Rund 50 Prozent in Entwicklungsländer
Kritik an hohen deutschen Rüstungsexporten

Die Gemeinsame Konferenz Kirche und Entwicklung (GKKE) hat die unverändert hohen deutschen Rüstungsexporte kritisiert. In ihrem am Montag in Berlin veröffentlichten Bericht äußerte sich die GKKE insbesondere besorgt darüber, dass im Gegensatz zu den offiziellen Angaben der Bundesregierung die Lieferungen von Großwaffen in Entwicklungsländer im Jahr 2000 einen Anteil von fast 50 % erreicht haben.

ap BERLIN. Nach Feststellung der GKKE hat Deutschland im Jahr 2000 Rüstungsgüter im Wert von rund fünf Mrd. DM (2,56 Mrd. ?) exportiert. Darunter befanden sich Großwaffen im Wert von etwa 2,6 Mrd. DM (1,33 Mrd. ?). Mehr als 90 % der exportierten Kriegswaffen waren Kriegsschiffe.

Ausdrücklich widerspricht die GKKS der Feststellung des Rüstungsexportberichts der Bundesregierung, Entwicklungsländer spielten bei deutschen Rüstungsexporten "keine Rolle". So befänden sich auf der OECD-Entwicklungsländerliste I mit Brasilien (neun Mill. DM) und Türkei (36 Mill. DM) zwei Empfänger deutscher Kriegswaffen. Zu der Liste II (Schwellenländer) gehörten darüber hinaus mit Israel (347 Mill. DM) und Südkorea (84 Mill. DM) zwei der wichtigsten Abnehmer deutscher Rüstungsgüter.
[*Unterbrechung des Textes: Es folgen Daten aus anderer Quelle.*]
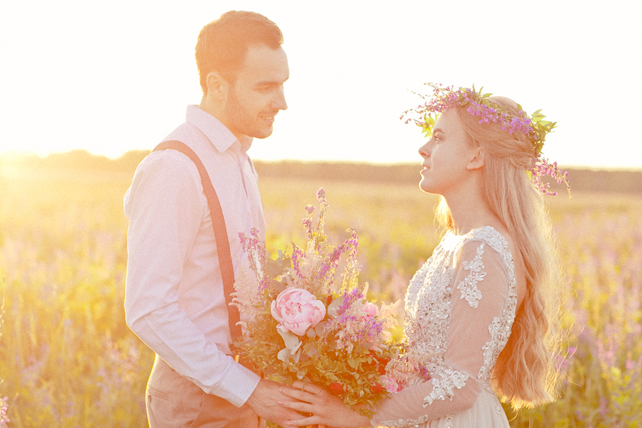 Свадебный фотограф Елена Жунь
Dieses Bild dürfte sich laut GKKS in den nächsten Jahren noch ändern, wenn Südafrika, das aus Deutschland drei U-Boote und vier Korvetten beziehen will, zu einem der größten Importeure deutscher Rüstungsgüter aufsteigen werde. Die Organisation verlangte in diesem Zusammenhang ein Moratorium der Waffenlieferungen nach Südafrika bis zur Klärung der im Zusammenhang damit erhobenen Korruptionsvorwürfe.
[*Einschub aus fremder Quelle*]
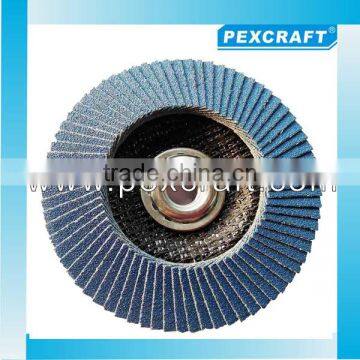 Chinese Supplier Free Samples Zirconium Oxide Flap Discs photo-3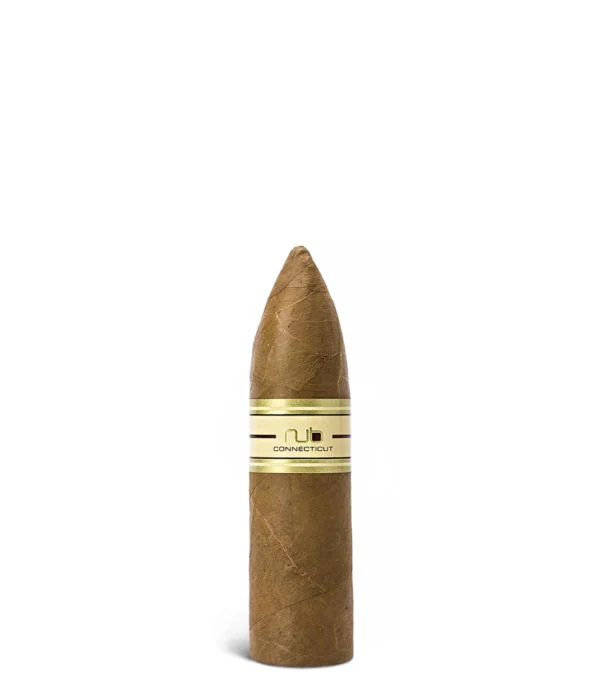Oliva Nub 464 Connecticut Torpedo Cigar
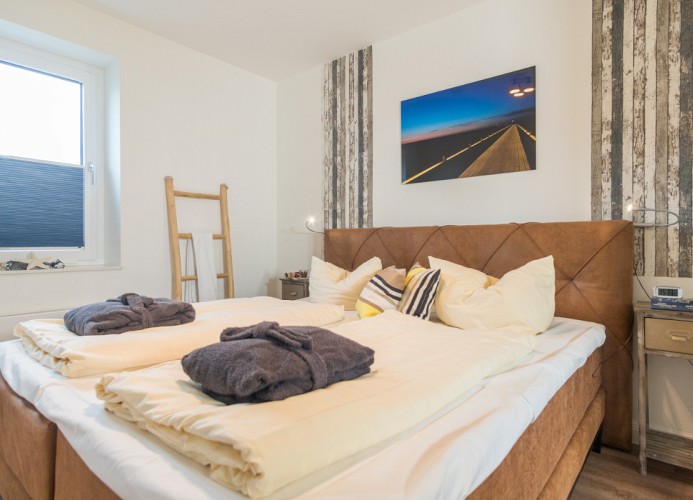 Doppelbett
Ausdrücklich bedauerte die GKKS, dass die Bundesregierung die in der rot-grünen Koalitionsvereinbarung zugesagte restriktive Rüstungsexportpolitik sowie die vereinbarte Berücksichtigung der Menschenrechtslage im Empfängerland nicht umgesetzt habe. Der deutsche Export an Kriegswaffen und Rüstungsgütern sei seit 1998 nicht zurückgegangen, sondern habe inzwischen wieder das Niveau der frühen neunziger Jahre erreicht. Deutschland sei unverändert der fünftgrößte Rüstungsexporteur der Welt nach USA, Russland, Großbritannien und Frankreich. Eingeräumt wird allerdings auch, dass die Bundesregierung nach Amtsantritt viele Fälle habe abarbeiten müssen, die von ihrer Vorgängerin unter anderen politischen Vorzeichen eingeleitet worden seien.